Le 20 mars 2022
Il n’y a pas de
bombes pilonnant le couvent.
Aucun missile ne
s’affale sur son cloître.
Aucune mitraille
ne crée l’éclair.
Je prends
conscience de la chance d’être
de la génération
qui n’a jamais connu la guerre sur son sol.
Je respire
profondément cette tranquillité, qui de plus, annonce le printemps, demain.
Ils y croyaient
aussi, mes connaissances ukrainiennes.
La paix est fil
fragile que coupe désinvolte la férocité.
Je me sens
éperdument solidaire de leur drame. N’y peux rien, dommage.
Je cale ma trogne bourrue
devant les chaînes d’informations.
J’encrasse mes
oreilles de belette du conditionnel de leurs commentaires.
Je n’apprends
rien. Je me désole. Je fais présence, confort, devant cette horreur.
Il n’est donc pas
facile de rédiger ce rite, d’essayer de faire poindre sous cette chape de
plomb, un coin azur. Il pourrait, peut-être, rendre notre dimanche, léger.
Je m’y essaie. Je
m’y attelle. J’ignore le contenu de sa composition. Je le crée toujours
même façon, d’abord sous dictée, puis légère correction pour tenter de
rendre plus fluide les émotions.
Ils le lisaient
hier, les amis du drapeau bleu et jaune. Peut-être encore,
qu’importe...
Celui-ci leur est
dédié totalement, en espérant puéril, qu’un caillou fasse obstacle au sang
du tyran, qu’il fasse cesser de battre ce cœur de pierre, qu’il éteigne ce
cerveau dérangé.

[Tâches à réaliser]
1. Réponds à ces questions sur le texte du 20 mars 2022 :
(a) Qu'annonce la tranquillité pour le lendemain ?
(b) Devant quoi la « trogne bourrue » est-elle calée ?
(c) Comment le rite est-il toujours créé, d'abord puis ensuite ?
2. Recopie le passage du texte du 20 mars 2022 qui commence par « Je cale ma trogne » et se poursuit jusqu'à « devant cette horreur. », en troquant « belette » contre « renard ».
3. Rédige la suite du texte du 20 mars 2022 à partir de sa dernière phrase.

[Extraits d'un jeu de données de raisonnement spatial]

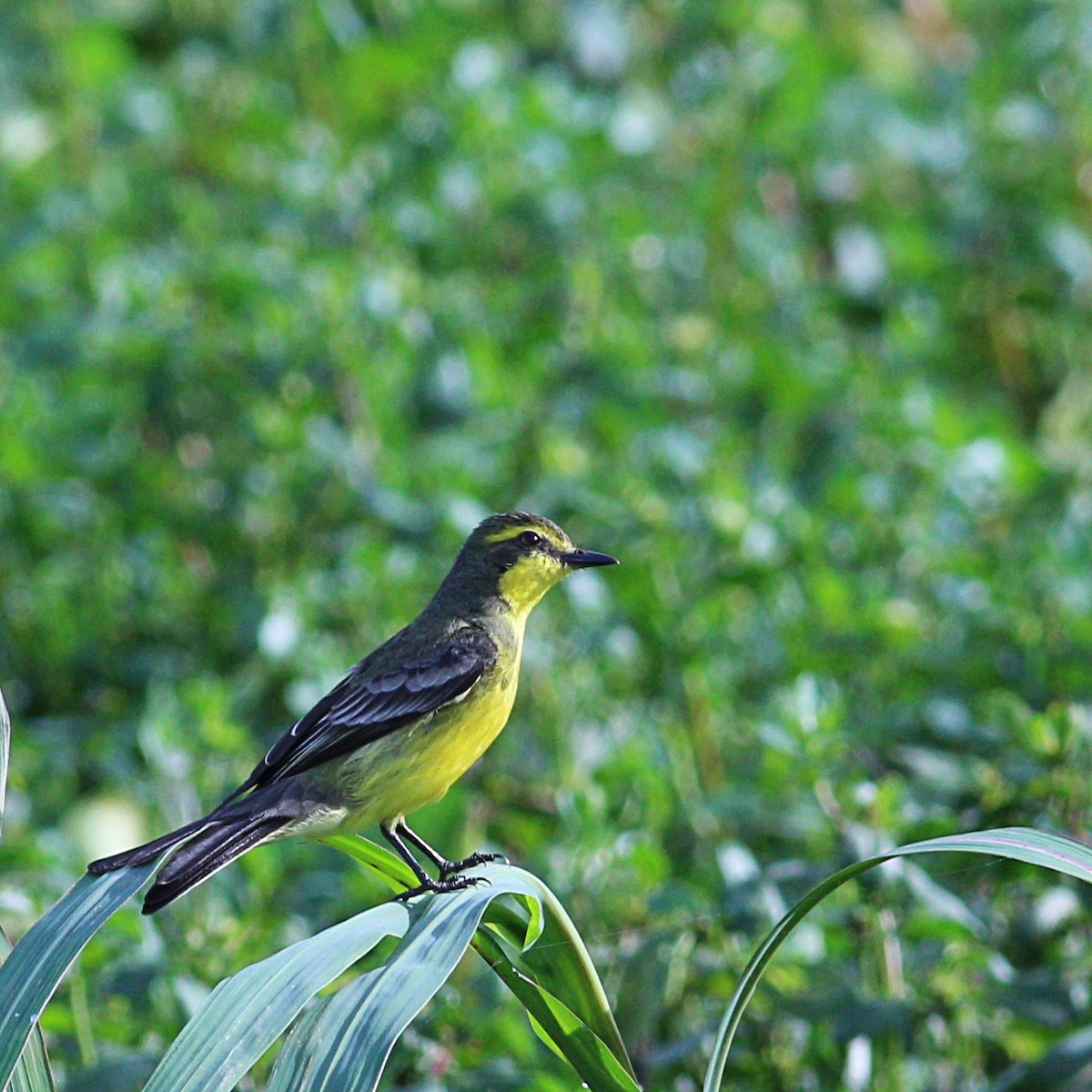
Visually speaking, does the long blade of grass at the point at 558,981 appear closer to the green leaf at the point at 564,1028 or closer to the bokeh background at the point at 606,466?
the green leaf at the point at 564,1028

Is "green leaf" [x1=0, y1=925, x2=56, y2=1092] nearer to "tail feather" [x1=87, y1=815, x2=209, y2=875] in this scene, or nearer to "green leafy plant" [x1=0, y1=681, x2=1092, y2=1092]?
"green leafy plant" [x1=0, y1=681, x2=1092, y2=1092]

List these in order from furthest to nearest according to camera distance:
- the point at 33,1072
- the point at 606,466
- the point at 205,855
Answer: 1. the point at 606,466
2. the point at 205,855
3. the point at 33,1072

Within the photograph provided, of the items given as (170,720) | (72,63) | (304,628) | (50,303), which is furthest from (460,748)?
(72,63)

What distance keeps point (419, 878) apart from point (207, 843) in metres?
0.40

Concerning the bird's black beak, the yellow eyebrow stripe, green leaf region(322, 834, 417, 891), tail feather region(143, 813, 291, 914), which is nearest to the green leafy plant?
tail feather region(143, 813, 291, 914)

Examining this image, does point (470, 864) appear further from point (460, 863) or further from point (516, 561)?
point (516, 561)

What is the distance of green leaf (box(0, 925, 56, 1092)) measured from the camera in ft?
8.45

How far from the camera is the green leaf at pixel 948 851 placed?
248 cm

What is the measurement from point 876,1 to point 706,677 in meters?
5.53

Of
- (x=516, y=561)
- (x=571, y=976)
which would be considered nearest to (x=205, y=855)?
(x=571, y=976)

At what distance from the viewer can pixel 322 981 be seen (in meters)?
2.43

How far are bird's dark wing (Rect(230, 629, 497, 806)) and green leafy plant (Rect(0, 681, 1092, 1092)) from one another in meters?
0.72

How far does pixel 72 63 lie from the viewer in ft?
26.8

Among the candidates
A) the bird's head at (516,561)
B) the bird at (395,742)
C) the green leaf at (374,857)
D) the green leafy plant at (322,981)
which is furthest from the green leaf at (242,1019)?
the bird's head at (516,561)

[Réponses par tâche]
1.
(a) Le printemps.
(b) Devant les chaînes d'informations.
(c) D'abord sous dictée, puis avec une légère correction.

2.
Je cale ma trogne bourrue
devant les chaînes d’informations.
J’encrasse mes
oreilles de renard du conditionnel de leurs commentaires.
Je n’apprends
rien. Je me désole. Je fais présence, confort, devant cette horreur.

3.
Vous voyez que je
ne suis pas tout à fait le même. Ce n’est pas ma nature de vouloir du mal à
quelqu’un. Mais là, c’est sorti ainsi, rage qu’on cache,
inutile, coupable sous son licol.
J’en suis loin de
la sérénité. Je n’y parviendrai jamais mais j’aurai, au-moins,
j’assure,
fais le chemin
pour parvenir jusqu’à elle.
Bon dimanche.
***
La chambre de
Lessia
Elle désire me
montrer, son cadre de vie, sa geôle étudiante. Il se loge dans une
lointaine banlieue de Kiev. J’accepte. Elle s’en étonne, s’en enthousiasme.
Nous prenons bus jaune et déambulons pendant près d’une heure entre
immeubles, droits debout.
Nous y arrivons. Son
nid est au rez de chaussée. Elle ouvre triomphante avec ses clefs la porte
chancelante.
Dans la chambrette
minuscule, claudiquent un lit en fer, un bureau vermoulu. Au-dessus de
l’unique meuble de travail, trônent les cartes postales de Paris. Je les lui
avais offertes l’année précédente.
Elle me montre ses
compagnons de chevet, des cafards, qu’elle écrase de sa savate quand ils
deviennent trop nombreux.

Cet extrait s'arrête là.